言語処理100本ノック with Python 第1章

はじめに

研究室の教授が最近東北大学の乾・岡崎研究室 Web ページにて公開されている言語処理100本ノックをやり始めていたので、自分のスキル向上を目的に取り組んでみました。

www.cl.ecei.tohoku.ac.jp

あまり人に対してコードを公開したことがないために、汚いコードになってしまうかもしれませんが、ご指摘いただければ幸いです。

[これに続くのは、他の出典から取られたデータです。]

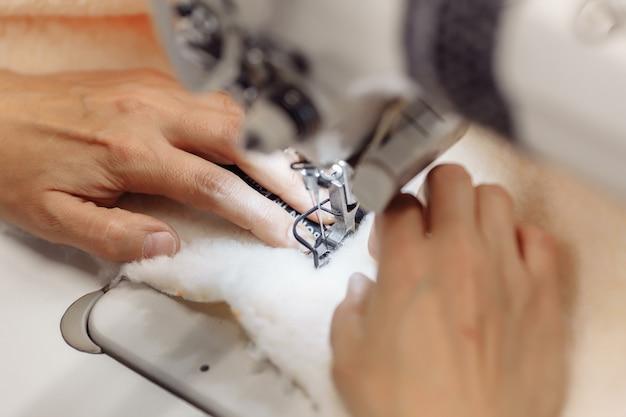 Швейная машина строчит ткань. пошив одежды на фабрике.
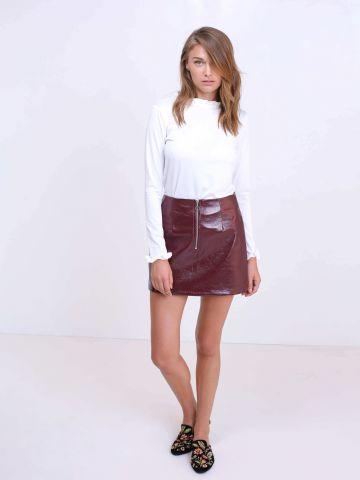 חצאית עם רוכסן קדמי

github.com ↑のgitでコードを公開しています。

第1章準備運動

キーワード:文字列, ユニコード, リスト型, 辞書型, 集合型, イテレータ, スライス, 乱数

00. 文字列の逆順

文字列"stressed"の文字を逆に（末尾から先頭に向かって）並べた文字列を得よ．

文字列の操作だけで簡単にできます。

list="stressed"
print(list[::-1])

01. 「パタトクカシーー」

「パタトクカシーー」という文字列の1,3,5,7文字目を取り出して連結した文字列を得よ．

こちらも文字列の逆順同様に、文字列の操作だけで簡単にできます。

str="パタトクカシーー"
print(str[::2])

02. 「パトカー」＋「タクシー」＝「パタトクカシーー」

「パトカー」＋「タクシー」の文字を先頭から交互に連結して文字列「パタトクカシーー」を得よ．

zip()関数を利用することによって、各引数から要素を一つずつ取り出してくれます。

str1="パトカー"
str2="タクシー"
word=""
for a,b in zip(str1,str2):
    word+=a+b
print(word)

03. 円周率

“Now I need a drink, alcoholic of course, after the heavy lectures involving quantum mechanics."という文を単語に分解し，各単語の（アルファベットの）文字数を先頭から出現順に並べたリストを作成せよ．

split()関数を利用して、文字列を分割します。

text="Now I need a drink, alcoholic of course, after the heavy lectures involving quantum mechanics."
words=text.split(" ")
for word in words:
    print(len(word))

04. 元素記号

“Hi He Lied Because Boron Could Not Oxidize Fluorine. New Nations Might Also Sign Peace Security Clause. Arthur King Can."という文を単語に分解し，1, 5, 6, 7, 8, 9, 15, 16, 19番目の単語は先頭の1文字，それ以外の単語は先頭に2文字を取り出し，取り出した文字列から単語の位置（先頭から何番目の単語か）への連想配列（辞書型もしくはマップ型）を作成せよ．

分割の部分はsplit()関数を利用し、1文字か2文字の判定は、リストを作成しておきます。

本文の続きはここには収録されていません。